Vediamo i dettagli. Il governo ha messo sul tavolo «i titoli» – come si dice in gergo – di cinque capitoli contenenti le linee guida del progetto governativo: tipologie contrattuali, formazione e apprendistato, flessibilità, ammortizzatori sociali, servizi all’impiego. Ma solo di alcuni si è appreso qualcosa di attendibile. Al momento di entrare a palazzo Chigi il ministro del welfare Elsa Fornero aveva spiegato che nella riforma ci sarebbe stato anche uno «schema di reddito minmo». Peccato che «richiede risorse ora non individuabili», e quindi verrà approvata ma «l’applicazione sarà dilazionata». Insomma: una riga di inchiostro su carta, non un diritto esigibile.

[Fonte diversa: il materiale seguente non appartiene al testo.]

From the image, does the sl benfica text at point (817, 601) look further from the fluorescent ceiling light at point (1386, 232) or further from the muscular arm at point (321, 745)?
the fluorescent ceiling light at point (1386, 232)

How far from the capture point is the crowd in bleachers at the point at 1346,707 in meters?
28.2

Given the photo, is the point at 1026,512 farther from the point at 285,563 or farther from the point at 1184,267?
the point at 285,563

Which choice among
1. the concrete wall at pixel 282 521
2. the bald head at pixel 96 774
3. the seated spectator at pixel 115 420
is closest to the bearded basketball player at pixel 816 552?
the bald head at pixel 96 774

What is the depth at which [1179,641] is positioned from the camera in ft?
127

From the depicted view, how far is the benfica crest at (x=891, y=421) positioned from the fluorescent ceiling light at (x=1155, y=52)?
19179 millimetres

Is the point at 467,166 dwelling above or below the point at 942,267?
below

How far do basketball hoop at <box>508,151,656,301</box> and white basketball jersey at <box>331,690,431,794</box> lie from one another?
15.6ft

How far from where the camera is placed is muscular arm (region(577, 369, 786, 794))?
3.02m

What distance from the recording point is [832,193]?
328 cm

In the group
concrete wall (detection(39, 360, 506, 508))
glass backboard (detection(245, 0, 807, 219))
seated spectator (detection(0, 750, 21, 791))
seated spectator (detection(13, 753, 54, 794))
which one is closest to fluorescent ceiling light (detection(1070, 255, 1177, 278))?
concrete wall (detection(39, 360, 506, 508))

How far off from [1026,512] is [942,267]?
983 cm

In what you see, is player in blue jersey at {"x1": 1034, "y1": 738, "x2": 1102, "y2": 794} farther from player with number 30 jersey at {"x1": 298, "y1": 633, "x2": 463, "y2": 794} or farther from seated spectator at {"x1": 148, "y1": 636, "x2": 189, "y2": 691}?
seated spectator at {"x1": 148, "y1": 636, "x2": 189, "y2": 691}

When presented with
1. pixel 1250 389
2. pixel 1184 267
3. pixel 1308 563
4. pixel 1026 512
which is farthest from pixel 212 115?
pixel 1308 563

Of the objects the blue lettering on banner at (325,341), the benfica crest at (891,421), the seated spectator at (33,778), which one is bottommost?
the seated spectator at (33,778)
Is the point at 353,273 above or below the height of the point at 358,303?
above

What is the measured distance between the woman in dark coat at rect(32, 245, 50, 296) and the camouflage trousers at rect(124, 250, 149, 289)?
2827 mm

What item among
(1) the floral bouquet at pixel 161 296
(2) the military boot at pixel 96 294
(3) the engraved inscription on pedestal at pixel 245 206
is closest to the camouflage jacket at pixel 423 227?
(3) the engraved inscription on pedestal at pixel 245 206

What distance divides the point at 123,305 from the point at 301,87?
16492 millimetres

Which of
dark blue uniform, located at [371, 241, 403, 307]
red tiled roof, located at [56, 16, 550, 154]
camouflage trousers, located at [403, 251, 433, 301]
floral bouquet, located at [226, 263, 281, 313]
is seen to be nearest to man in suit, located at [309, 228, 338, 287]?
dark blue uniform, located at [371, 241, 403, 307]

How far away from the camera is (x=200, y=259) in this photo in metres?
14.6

Ma questa era anche l’unica «buona notizia». Per «riforma» degli ammortizzatori sociali – cassa integrazione e mobilità – il governo intende la loro sostanziale cancellazione. Oggi abbiamo tre tipi di cassa integrazione. L’ordinaria (per imprese industriali ed edilizia) entra in azione per sospensione dell’attività produttiva, può durare fino a un anno, con l’80% del salario, pagata dai contributi di aziende e lavoratori. La straordinaria, invece, scatta anche per altri tipi di imprese (editrici, commercio, trasporto aereo, ecc) e copre le crisi aziendali vere e proprie: ristrutturazione, riconversione, riorganizzazione, crisi e «procedure concorsuali» (fallimento o liquidazione). Può durare anche 24 mesi (36 al centro, 48 al sud) ed è egualmente finanziata da imprese e lavoratori. Quella in deroga, infine, è stata introdotta da Sacconi per coprire – nella crisi – anche quei settori che non usufruivano delle prime due forme; copre anche apprendisti, interinali, ecc, ma è a carica della fiscalità generale dello Stato.
A seguire c’è anche la mobilità, al 60% del salario, dalla durata variabile a seconda dell’età del lavoratore o del territorio di residenza. Una serie di salvagenti straordinari – pensati per aiutare le imprese, non tanto i lavoratori – che si sono però rivelati preziosi in questi anni di crisi per evitare di avere milioni di disoccupati per strada. E relativi problemi sociali.
Cosa hanno pensato i geniali «tecnici» scelti dall’alto dei cieli europei? Che è meglio ridurre tutto a una sola forma: l’ordinaria, con durata 52 settimane. Anche se l’azienda chiude. Poi «si pensa» a «un’indennità risarcitoria» o al «rafforzamento del sussidio di disoccupazione». Per cui, «purtroppo», non ci sono soldi. Quindi non esiste il sussidio… Facile previsione: nel solo 2012, avremo tra i 300 e i 500mila disoccupati in più. E non un solo posti di lavoro nuovo.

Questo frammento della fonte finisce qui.